Firstly - I feel there are very few socialists today who would still support
the old Soviet regimes (and other similar totalitarian implementations
worldwide). In Orwell's time, this was much more common because it was a
political situation people were living in, nowadays it's just something from
history, so it's much easier to judge. I totally agree that anyone who is
still looking up to Stalin today shouldn't be taken seriously.

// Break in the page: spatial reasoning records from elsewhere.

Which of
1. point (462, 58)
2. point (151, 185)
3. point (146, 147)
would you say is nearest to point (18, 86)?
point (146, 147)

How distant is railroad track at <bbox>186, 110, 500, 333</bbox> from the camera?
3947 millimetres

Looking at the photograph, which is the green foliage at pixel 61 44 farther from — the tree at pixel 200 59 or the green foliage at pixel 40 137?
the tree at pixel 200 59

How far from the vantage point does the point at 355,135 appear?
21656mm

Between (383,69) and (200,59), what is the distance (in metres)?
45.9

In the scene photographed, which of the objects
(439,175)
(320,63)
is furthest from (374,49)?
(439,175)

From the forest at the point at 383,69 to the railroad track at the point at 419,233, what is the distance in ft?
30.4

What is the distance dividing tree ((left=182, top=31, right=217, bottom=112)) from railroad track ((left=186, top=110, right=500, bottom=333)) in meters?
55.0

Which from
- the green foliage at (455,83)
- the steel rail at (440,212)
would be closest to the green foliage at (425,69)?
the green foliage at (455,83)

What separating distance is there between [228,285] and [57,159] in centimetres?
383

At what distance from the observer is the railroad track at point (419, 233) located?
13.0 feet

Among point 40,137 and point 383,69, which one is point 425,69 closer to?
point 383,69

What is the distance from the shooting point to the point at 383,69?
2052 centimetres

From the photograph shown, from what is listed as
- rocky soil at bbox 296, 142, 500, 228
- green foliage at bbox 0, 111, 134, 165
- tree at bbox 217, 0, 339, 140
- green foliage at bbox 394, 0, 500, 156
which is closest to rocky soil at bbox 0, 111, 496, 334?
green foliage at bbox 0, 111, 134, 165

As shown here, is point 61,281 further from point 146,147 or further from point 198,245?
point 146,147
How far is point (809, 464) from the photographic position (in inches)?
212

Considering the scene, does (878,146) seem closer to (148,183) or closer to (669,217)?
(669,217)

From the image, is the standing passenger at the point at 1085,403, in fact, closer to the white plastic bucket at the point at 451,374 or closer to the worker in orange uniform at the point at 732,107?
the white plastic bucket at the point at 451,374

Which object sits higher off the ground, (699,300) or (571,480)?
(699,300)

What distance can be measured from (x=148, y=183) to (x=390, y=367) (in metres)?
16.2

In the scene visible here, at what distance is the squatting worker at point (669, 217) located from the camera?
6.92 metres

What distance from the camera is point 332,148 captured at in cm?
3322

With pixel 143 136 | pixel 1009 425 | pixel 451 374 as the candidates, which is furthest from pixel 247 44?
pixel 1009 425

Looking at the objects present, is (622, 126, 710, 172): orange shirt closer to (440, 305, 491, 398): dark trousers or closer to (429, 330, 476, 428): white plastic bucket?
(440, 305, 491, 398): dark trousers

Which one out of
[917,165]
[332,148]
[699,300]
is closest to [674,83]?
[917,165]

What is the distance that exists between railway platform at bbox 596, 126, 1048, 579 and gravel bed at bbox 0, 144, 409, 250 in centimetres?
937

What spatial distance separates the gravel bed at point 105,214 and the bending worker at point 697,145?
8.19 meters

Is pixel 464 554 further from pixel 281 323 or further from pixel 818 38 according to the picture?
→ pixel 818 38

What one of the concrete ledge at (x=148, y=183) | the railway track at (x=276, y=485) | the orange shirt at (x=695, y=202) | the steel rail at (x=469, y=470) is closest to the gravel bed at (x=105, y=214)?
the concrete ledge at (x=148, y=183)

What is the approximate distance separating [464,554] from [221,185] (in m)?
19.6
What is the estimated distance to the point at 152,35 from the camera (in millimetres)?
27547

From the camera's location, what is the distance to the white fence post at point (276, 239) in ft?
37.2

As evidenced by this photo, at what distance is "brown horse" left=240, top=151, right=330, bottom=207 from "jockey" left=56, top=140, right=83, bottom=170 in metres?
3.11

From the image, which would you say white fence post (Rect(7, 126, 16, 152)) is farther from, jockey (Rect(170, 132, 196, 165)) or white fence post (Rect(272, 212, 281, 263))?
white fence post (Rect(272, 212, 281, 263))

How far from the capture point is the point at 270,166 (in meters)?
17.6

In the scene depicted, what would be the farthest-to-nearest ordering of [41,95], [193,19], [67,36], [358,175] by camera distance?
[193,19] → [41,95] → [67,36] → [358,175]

Secondly - the supposed inherence of values that support capitalism is
completely false. Every system has its way of promoting values that it is
based on and can benefit from. In past regimes, this was mostly state driven
propaganda, in modern capitalism it's popular culture. Anthropologists and
sociologists can easily point to a bunch of cultures that developed value
systems very different from ours, simply because they were isolated or
affected by different influences.

Throughout history, the currently employed system always tries to assert
itself as "the natural state of people" in order to be superior to anything
else in comparison, but I firmly believe political discussions remain much
more rational if we agree that every economic/political system is just a man-
made construct.

------
luxpir
I always enjoy reading Orwell's writing, mostly for the technical side. It is
so fluid and clear. This was pleasing:

    
    
      It is not exactly forbidden to say this, that or the other,
      but it is 'not done' to say it, just as in mid-Victorian times
      it was 'not done' to mention trousers in the presence of a lady.
    

And as mentioned elsewhere, still applies today (i.e. the British media + the
BBC's silence over Snowden, D-Notice or not).

A few curiosities from a writing point of view, sticking to his advice about
avoiding the traditional elementary school grammar rules:

    
    
      . 'Every-one' and 'everyone' in the same sentence. I can just about
      see how that could have a literary effect, but part of me thinks
      it could just be a quirk.
    
      . Starting sentences with 'and' and 'but'. Great!
    
      . A liberal use of commas.
    
      . The use of a single - dash - combo instead of brackets/parentheses.
    
      . The use of the now-American-only: Start everything after a colon
      with a capital letter. Nearly everything, anyway.
    
      . The editor's decision between s/or/of should IMO be 'of',
      if the style of the sentence is to match Orwell's style, and indeed
      if it is to make complete sense.
    
      . The use of 'traduce', to slander or defame, was fun. And educational...
    

A quote to wrap up this rambling comment:

    
    
      The enemy is the gramophone mind, whether or not one agrees
      with the record that is being played at the moment. 
    
      I am well acquainted with all the arguments against freedom
      of thought and speech - the arguments which claim that it cannot exist,
      and the arguments which claim that it ought not to. I answer simply
      that they don't convince me and that our civilization over a
      period of four hundred years has been founded on the opposite notice. 
    

Well worth a read!

------
peteretep
I remember reading 1984 when I was very young and finding all the linguistic
stuff he'd written terribly dull. Coming back to it when I was a teenager, it
was considerably more interesting than the book itself. Rare that such a great
story teller also had so many interesting structured thoughts to share.